Help with character-level model settings

nvr-rug · April 18, 2017, 11:22am

I want to use OpenNMT to create “meaning representations” of a sentence. I basically want to “translate” an English sentence into a meaning representation. Previously, I used Tensorflow sequence-to-sequence models and in that case, character-level models clearly outperformed word-level models. So I hope you understand why I want to use this.

I know OpenNMT does not have a separate setting for character-level input (although I read about possibly adding support), so I simply gave the character as input, e.g. m e a n i n g + r e p r e s e n t a t i o n instead of just meaning representation.

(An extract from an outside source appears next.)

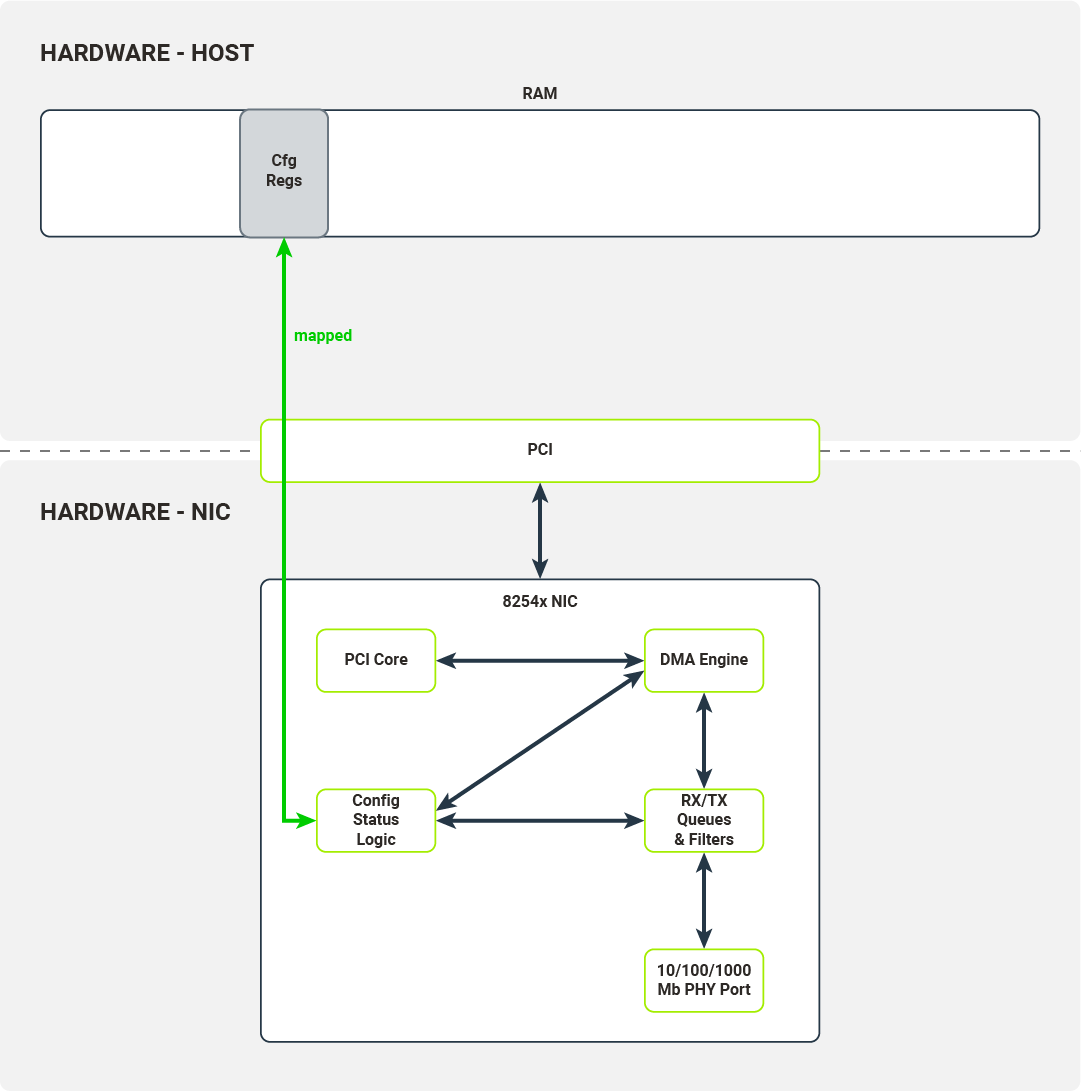 Mapping configuration registers into host's memory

In the Tensorflow models, I obtained quite good results with 1 layer + 400 nodes. More did not fit in GPU memory. My main reason for (possibly) switching is that OpenNMT luckily is a lot more memory efficient and can also fit different models. However, I’ve not been able to come close to my previous results so far. The models does not seem to learn much, and when tested only outputs very general, default looking meaning representation, no matter the input sentence.

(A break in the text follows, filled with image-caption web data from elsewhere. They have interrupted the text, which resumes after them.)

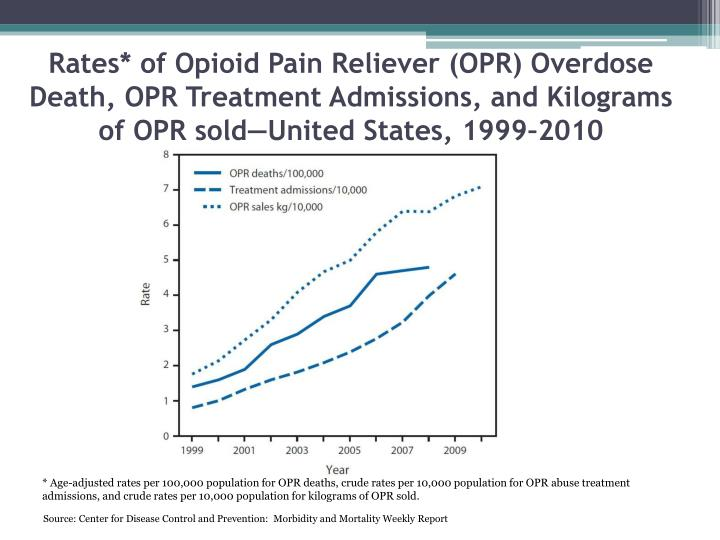 Rates* of Opioid Pain Reliever (OPR) Overdose Death, OPR Treatment Admissions, and Kilograms of OPR sold—United States, 1999–2010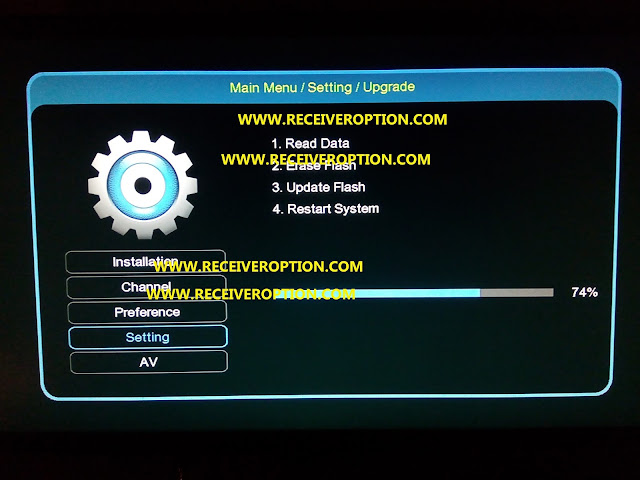 ACCESS CONTROL 2778 TYPE OLD HD RECEIVER 4MB POWERVU KEY NEW SOFTWARE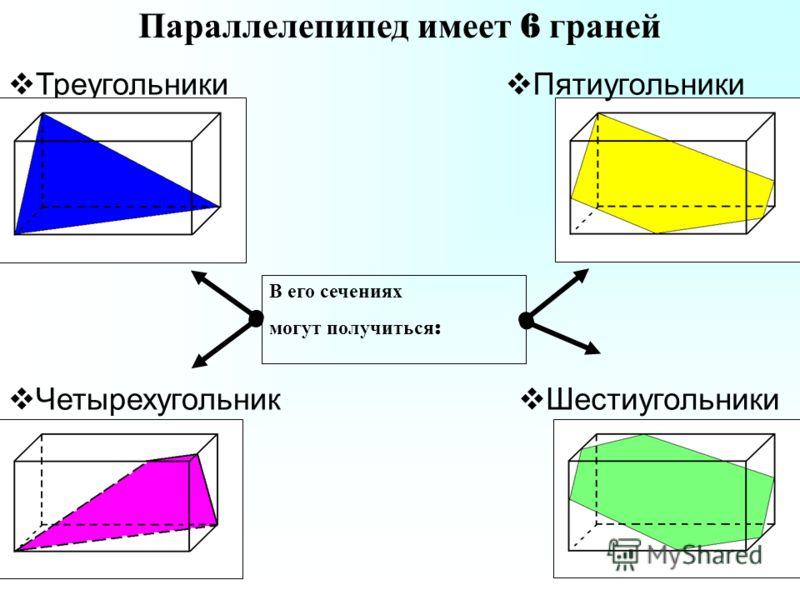 Параллелепипед имеет 6 граней Четырехугольник и Шестиугольники Пятиугольники В его сечениях могут получиться :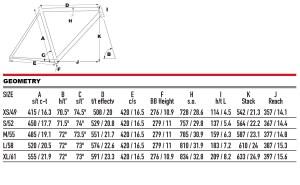 2021 KHS Bicycles Flite 280 geometry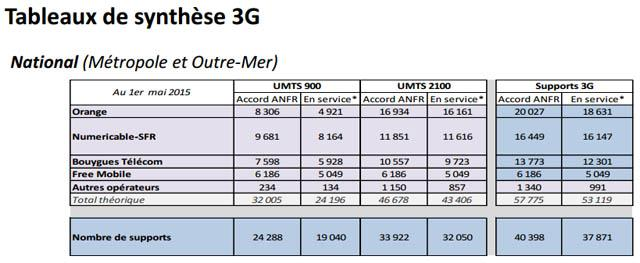 anfr3g010515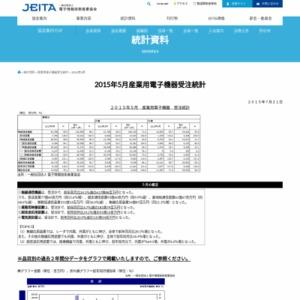 産業用電子機器受注統計(2015年5月分)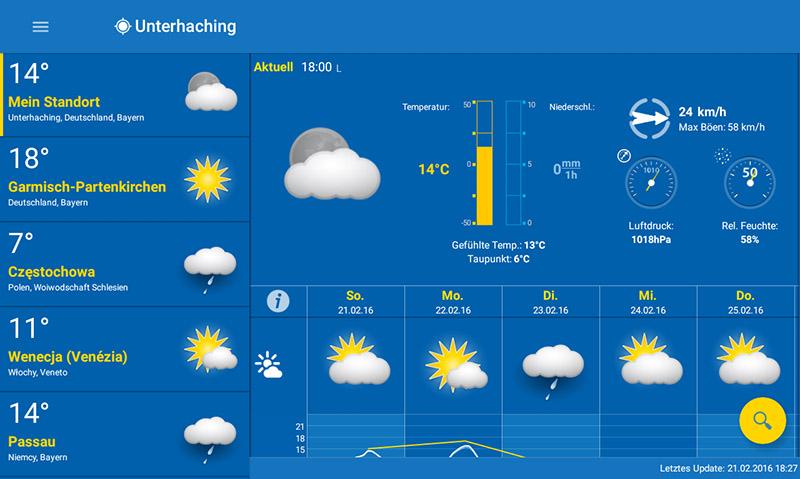 Prognoza pogody dla fotografa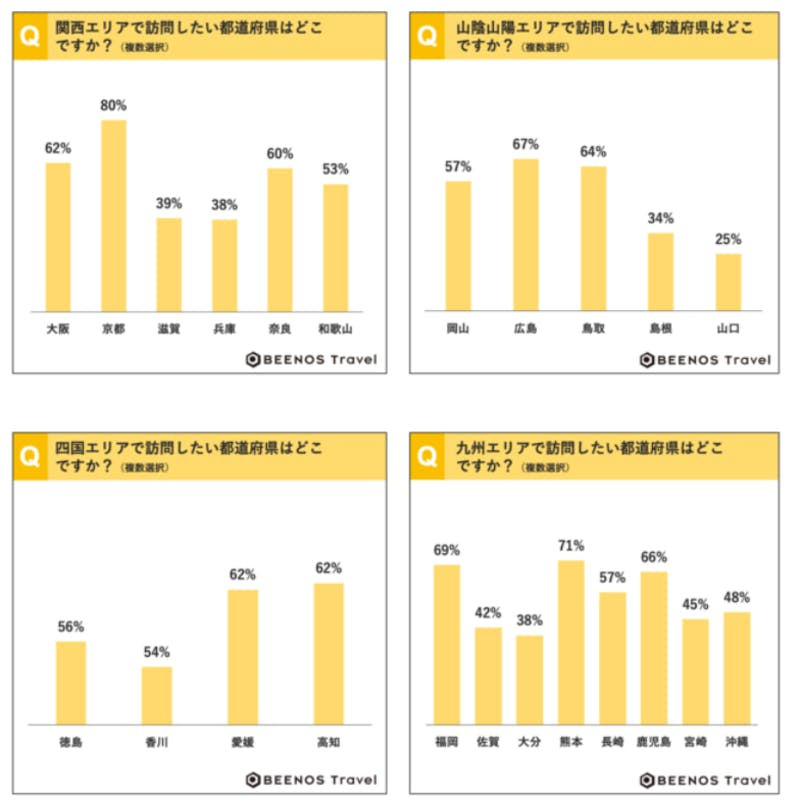 ▲都道府県別調査:BEENOS Travel株式会社調べ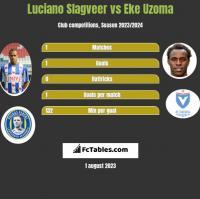 Luciano Slagveer vs Eke Uzoma h2h player stats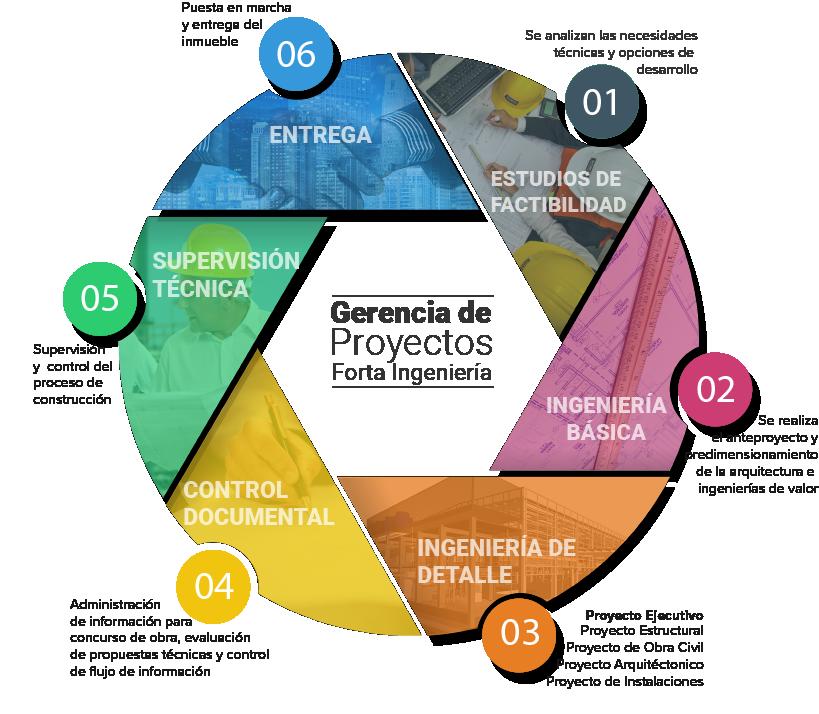 Pin De Forta Ingenier A En Gerencia De Proyectos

This might either be due to the fact that the architecture was never designed to be able to handle character-level input. But, it might also be that I used the wrong parameter settings. I’m far from an expert, so any help would be very much appreciated. These are my settings:

For preprocessing/training:

src-words-min-frequency = 1
tgt-words-min-frequency = 1

src-seq-length = 500
tgt-seq-length = 500
sort = 1
shuffle = 1
src-word-vec-size = 500
tgt-word-vec-size = 500

layers = 2
rnn-size = 500
rnn-type = LSTM
dropout = 0.3
rnn-t = -brnn

batch-size = 12
optim = sgd
learning-rate = 1
max-grad-norm = 5
learning-rate-decay = 0.7
start-decay-at = 9
decay = default
curriculum = 0

For testing:

beamsize = 5
batch-size-test = 12
max-sent-length = 500

If there’s anything that is obviously bad/suboptimal, please let me know. Even just some suggestions about what I should try next are very welcome. I want to try different settings, but fully training the model takes about a full day, I’d rather only search in possibly fruitful directions and right now I don’t really know where to start. Thanks in advance!

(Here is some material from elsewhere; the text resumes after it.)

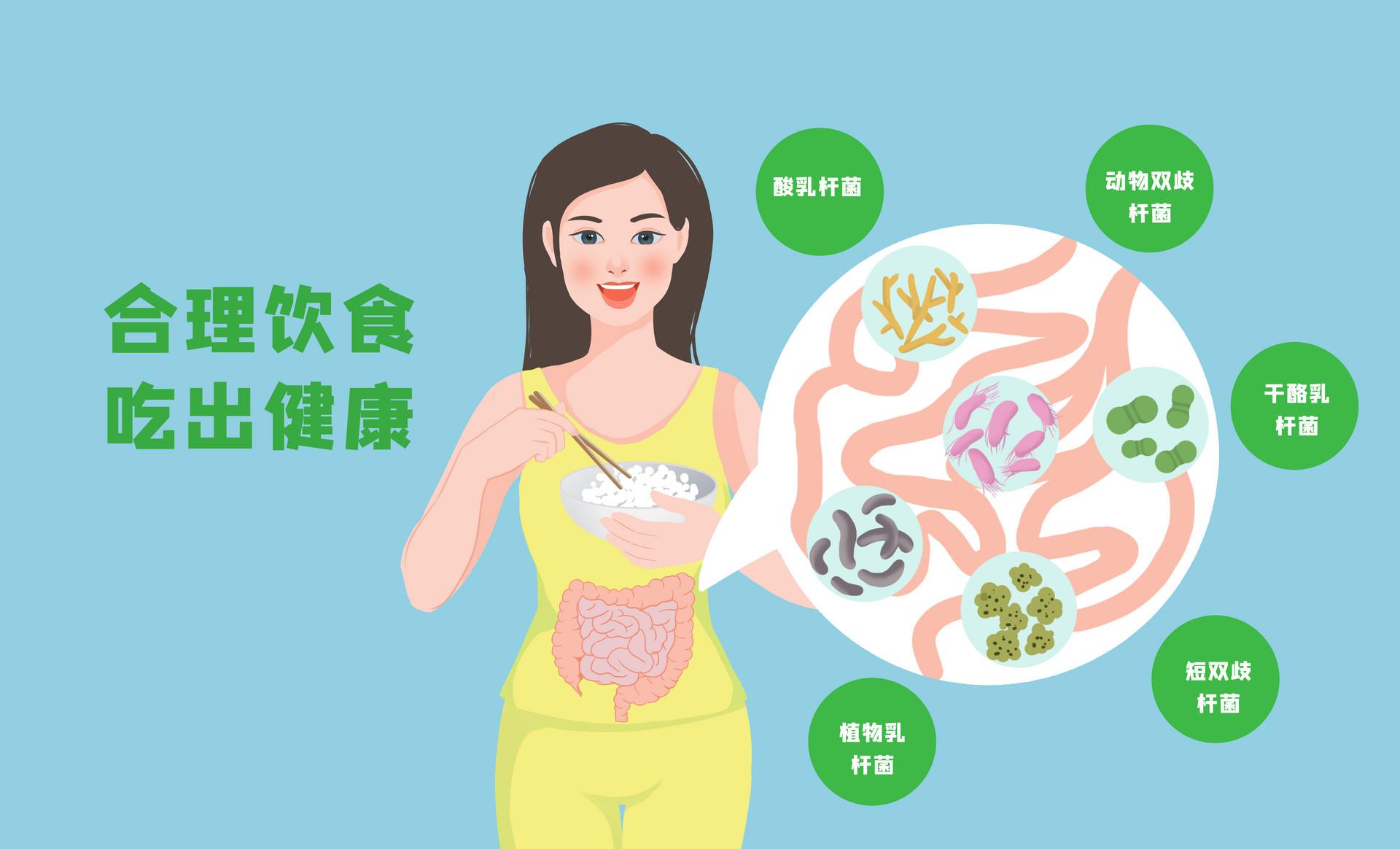 什么是益生菌,为什么现代人要补充益生菌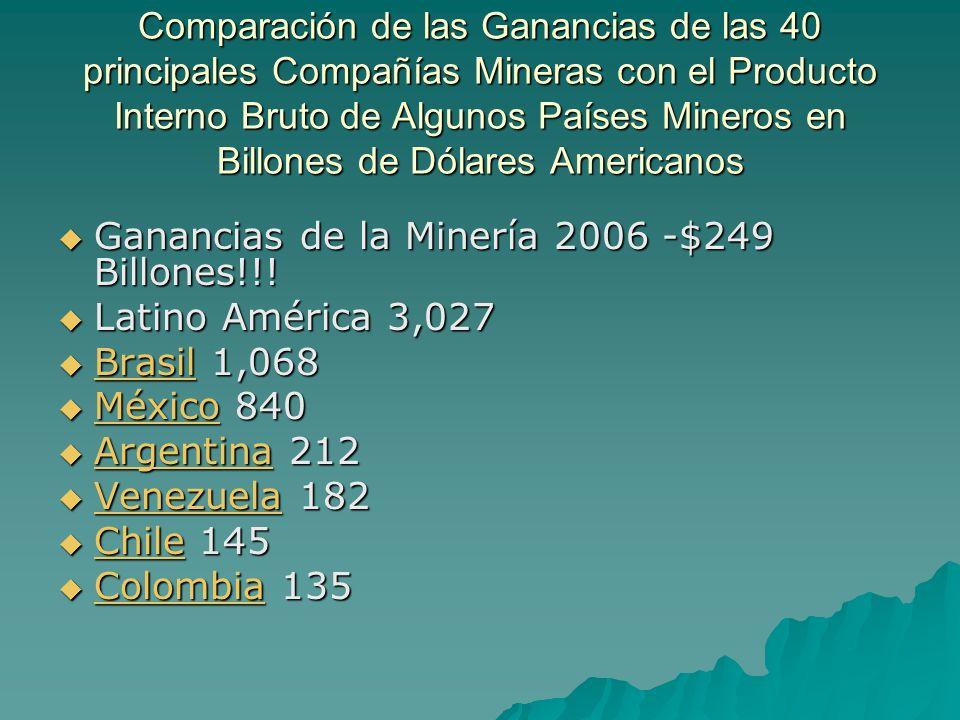 Comparación de las Ganancias de las 40 principales Compañías Mineras con el Producto Interno Bruto de Algunos Países Mineros en Billones de Dólares Am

Etienne38 · April 18, 2017, 11:33am

If you are at the character level, you only get few dozens of different tokens in the vocab. You don’t need a so large embedding vector size. Perhaps a size of 5 or 10 would be large enough. It will also bring you with a much lower memory size.

guillaumekln · April 18, 2017, 11:45am

Your settings look reasonable.

What is the reported validation perplexity during the training?

nvr-rug · April 18, 2017, 11:48am

I have a vocabulary size of about 100. But I wanted the embeddings to be quite big, since the sentences (and meaning representations) can get quite large. Am I not understandig correctly what that parameter does?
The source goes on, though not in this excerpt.